Si, à présent, la hausse de cet indice représentant les ODD ne peut s’obtenir qu’au prix du dépas-sement des limites d’absorption par la planète des dégâts environnementaux provoqués par nos activités, alors cela veut dire que certains de ces ODDs ne sont pas « durables » : quand bien même la « communauté internationale” parviendrait à les mettre en œuvre, ce serait immanquablement au prix d’un dépassement des limites écosystémiques qui se traduirait nécessairement, tôt ou tard, par un « rattrapage » physique susceptible de ruiner l’ensemble de ce généreux programme. Que des pans entiers de l’économie mondiale puissent littéralement s’effondrer dans le demi-siècle qui vient ne doit pas surprendre : dès 1972, l’équipe de Meadows, au MIT, avait anticipé une telle possibilité. La mise à l’épreuve des scenarii de Limits to growth par le physicien australien Graham Turner en 2008 a montré que, hélas, les seules trajectoires compatibles avec le modèle World3 de Meadows et avec l’historique des trente dernières années sont celles qui conduisent à un effondrement dû, soit à l’épuisement des ressources, soit à la saturation des puits d’absorption de notre pollution (MEADOWS et al., 2012 ; TURNER, 2014). Les simulations menées à l’AFD en tenant compte du dérèglement climatique (absent de l’analyse de Meadows) n’ont pu que confirmer ce sombre diagnostic (GIRAUD et al., 2017) .

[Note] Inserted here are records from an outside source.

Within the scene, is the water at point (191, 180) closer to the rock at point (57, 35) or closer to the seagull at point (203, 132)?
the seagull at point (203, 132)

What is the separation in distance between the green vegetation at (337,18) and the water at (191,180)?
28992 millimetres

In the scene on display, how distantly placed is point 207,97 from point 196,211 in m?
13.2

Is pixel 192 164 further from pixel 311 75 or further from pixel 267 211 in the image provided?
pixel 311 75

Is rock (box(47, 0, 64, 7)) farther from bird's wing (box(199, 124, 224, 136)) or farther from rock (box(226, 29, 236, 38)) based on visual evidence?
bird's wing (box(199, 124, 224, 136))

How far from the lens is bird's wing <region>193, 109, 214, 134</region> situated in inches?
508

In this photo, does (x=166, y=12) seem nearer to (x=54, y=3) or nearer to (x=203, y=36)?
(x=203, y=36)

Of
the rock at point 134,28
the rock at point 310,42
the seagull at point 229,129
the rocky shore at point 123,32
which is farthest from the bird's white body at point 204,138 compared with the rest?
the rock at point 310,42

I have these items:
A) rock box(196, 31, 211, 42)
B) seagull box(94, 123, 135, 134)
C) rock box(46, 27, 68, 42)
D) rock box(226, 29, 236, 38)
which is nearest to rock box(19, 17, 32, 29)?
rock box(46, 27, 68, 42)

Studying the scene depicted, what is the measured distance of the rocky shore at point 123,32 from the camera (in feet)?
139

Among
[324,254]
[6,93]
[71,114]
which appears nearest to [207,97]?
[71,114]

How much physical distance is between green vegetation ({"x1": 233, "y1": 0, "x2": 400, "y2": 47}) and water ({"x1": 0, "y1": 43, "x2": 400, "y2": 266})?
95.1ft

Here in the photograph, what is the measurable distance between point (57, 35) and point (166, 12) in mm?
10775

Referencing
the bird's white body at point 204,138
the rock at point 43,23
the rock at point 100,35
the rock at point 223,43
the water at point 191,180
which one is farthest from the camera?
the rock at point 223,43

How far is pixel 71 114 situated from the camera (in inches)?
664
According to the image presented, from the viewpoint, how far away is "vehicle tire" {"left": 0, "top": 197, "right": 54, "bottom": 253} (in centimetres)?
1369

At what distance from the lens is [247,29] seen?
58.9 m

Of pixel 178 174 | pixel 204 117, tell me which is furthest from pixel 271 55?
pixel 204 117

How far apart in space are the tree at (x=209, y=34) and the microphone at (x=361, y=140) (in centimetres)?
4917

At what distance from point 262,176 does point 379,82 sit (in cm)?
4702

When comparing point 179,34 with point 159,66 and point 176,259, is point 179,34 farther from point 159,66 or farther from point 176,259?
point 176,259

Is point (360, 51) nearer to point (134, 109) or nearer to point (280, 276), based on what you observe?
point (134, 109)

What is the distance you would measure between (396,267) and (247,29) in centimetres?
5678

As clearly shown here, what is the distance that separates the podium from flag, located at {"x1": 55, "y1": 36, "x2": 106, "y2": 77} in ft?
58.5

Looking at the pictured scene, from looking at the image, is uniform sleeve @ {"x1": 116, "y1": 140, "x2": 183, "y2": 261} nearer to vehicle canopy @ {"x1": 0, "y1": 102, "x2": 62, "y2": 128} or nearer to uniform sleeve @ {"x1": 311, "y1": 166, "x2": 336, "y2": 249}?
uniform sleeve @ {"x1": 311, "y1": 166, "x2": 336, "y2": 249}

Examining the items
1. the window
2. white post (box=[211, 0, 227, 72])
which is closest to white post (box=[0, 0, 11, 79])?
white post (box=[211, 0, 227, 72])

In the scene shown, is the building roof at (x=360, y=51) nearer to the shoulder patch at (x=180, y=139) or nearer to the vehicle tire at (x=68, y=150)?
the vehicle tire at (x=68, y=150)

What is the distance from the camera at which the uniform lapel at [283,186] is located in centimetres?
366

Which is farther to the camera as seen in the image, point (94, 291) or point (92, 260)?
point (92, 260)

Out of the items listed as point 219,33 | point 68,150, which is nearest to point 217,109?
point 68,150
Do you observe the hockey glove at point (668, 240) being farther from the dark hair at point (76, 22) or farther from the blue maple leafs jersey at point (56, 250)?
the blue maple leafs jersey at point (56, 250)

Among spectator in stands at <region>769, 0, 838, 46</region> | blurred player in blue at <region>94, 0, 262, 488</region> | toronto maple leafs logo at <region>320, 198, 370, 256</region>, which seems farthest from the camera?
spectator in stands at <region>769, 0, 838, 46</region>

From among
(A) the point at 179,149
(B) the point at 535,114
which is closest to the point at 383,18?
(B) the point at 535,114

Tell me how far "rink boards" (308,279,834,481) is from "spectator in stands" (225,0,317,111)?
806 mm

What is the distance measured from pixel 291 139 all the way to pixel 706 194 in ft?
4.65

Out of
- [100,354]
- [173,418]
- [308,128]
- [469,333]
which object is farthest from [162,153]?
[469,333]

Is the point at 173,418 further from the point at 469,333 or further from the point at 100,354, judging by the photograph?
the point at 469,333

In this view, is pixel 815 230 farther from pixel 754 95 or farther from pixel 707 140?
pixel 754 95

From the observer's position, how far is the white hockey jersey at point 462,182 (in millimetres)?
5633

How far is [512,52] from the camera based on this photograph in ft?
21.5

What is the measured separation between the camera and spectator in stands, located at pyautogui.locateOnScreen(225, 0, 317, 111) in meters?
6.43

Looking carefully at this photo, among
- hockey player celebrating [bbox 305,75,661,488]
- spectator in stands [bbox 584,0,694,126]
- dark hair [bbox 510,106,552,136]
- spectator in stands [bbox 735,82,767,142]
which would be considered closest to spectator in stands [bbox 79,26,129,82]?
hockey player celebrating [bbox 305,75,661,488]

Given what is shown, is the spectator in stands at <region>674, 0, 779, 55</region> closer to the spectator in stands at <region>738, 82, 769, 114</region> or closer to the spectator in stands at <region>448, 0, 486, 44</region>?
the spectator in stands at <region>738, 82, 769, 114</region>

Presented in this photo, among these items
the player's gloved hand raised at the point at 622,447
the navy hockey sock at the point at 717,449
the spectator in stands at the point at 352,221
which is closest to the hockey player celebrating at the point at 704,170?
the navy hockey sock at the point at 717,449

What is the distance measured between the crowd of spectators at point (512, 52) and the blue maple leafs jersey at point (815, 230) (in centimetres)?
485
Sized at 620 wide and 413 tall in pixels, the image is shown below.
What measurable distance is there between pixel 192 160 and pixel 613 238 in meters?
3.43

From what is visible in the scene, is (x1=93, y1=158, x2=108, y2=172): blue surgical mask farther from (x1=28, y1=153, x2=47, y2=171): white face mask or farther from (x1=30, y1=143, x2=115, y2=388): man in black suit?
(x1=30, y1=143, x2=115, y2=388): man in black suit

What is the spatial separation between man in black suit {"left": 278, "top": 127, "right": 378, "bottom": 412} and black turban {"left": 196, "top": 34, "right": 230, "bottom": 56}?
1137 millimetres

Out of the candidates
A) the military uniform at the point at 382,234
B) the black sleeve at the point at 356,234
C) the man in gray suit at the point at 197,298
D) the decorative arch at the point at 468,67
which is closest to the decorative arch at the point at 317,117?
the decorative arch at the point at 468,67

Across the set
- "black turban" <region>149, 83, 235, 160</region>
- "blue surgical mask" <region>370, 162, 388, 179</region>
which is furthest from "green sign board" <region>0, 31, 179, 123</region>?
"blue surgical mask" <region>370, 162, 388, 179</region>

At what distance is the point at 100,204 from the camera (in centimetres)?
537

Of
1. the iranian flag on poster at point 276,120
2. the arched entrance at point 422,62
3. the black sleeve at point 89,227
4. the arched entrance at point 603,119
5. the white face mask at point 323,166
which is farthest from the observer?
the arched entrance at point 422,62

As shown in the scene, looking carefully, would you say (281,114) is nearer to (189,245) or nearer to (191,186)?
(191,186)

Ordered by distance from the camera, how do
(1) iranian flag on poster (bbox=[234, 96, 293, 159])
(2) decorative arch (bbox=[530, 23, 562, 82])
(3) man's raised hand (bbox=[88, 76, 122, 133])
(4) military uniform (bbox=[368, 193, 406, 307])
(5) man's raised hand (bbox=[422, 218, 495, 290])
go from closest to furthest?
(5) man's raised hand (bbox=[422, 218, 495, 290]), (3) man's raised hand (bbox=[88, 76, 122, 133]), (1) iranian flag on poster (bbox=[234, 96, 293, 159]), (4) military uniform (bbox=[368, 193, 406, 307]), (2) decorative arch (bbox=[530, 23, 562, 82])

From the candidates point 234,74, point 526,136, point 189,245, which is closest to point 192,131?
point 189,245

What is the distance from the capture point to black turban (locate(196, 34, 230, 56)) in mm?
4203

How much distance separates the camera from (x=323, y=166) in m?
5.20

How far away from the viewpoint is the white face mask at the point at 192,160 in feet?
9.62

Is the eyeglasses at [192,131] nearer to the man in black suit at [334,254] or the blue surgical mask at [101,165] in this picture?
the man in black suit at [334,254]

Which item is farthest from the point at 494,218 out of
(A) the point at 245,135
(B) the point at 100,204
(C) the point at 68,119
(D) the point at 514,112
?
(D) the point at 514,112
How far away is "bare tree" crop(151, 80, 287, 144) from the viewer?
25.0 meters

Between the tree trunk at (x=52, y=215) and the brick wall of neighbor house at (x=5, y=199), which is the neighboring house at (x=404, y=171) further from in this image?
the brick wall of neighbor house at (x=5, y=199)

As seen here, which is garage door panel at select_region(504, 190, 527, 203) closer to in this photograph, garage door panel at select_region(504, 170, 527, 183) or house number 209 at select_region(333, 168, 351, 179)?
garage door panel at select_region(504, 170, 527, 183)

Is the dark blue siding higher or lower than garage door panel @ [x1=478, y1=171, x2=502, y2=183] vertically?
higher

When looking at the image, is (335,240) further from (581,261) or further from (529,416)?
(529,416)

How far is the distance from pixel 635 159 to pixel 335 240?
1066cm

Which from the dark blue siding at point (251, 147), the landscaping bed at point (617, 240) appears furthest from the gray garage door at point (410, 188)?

Faut-il privilégier la croissance du PIB ou la réduction des émissions de gaz à effet de serre ? On comprend que les réponses qui pourront être apportées à ces questions exigent absolument une démarche démocratique. Sans quoi la naïveté des ODD risquerait de se retourner en un catalogue d’intentions louables qui, sous les apparences de la neutralité axiologique, finiraient par dissimuler des choix adoptés sans concertation avec les populations concernées. Après tout, d’où savons-nous que l’Objectif 8 de croissance du PIB est partagé par l’ensemble des populations de la planète ? Qu’elles sont prêtes à en payer le prix très probable en termes de destruction programmée des écosystèmes qui nous maintiennent en vie ? Il y a fort à parier, au contraire, que, si c’est la contrepartie nécessaire pour sécuriser une vie décente pour les générations suivantes, les cultures indigènes andines et amazoniennes tout comme celles d’Afrique subsaharienne ou même la sagesse confucéenne s’accommoderaient fort bien d’une stagnation séculaire en termes de revenus nationaux, voire d’une décroissance, qui effraie tant les « sociétés-de-consommation-à-tout-prix » que sont devenus les mondes occidentaux. Le World Development Report publié par la Banque mondiale en février 2017 reconnaît l’échec partiel des politiques de « good governance » mises en œuvre par les institutions onusiennes de Washington dans les années 1990 avec les meilleures intentions, mais sans réelle concertation avec les populations concernées. Cet aveu tardif devrait servir d’avertissement à l’ensemble de la « communauté internationale ».


Il appartient à une délibération centrée sur des principes qui s’imposent inconditionnellement et à la lumière desquels la place que l’accès à l’énergie doit occuper, à côté des autres Objectifs, peut être discutée. Discussion au terme de laquelle des décisions collectives devront s’imposer par la loi (hard law) tant il est vrai, comme nous l’avons vu, qu’en matière d’énergie, les incitations marchandes et la soft law sont restées à ce jour largement inopérantes.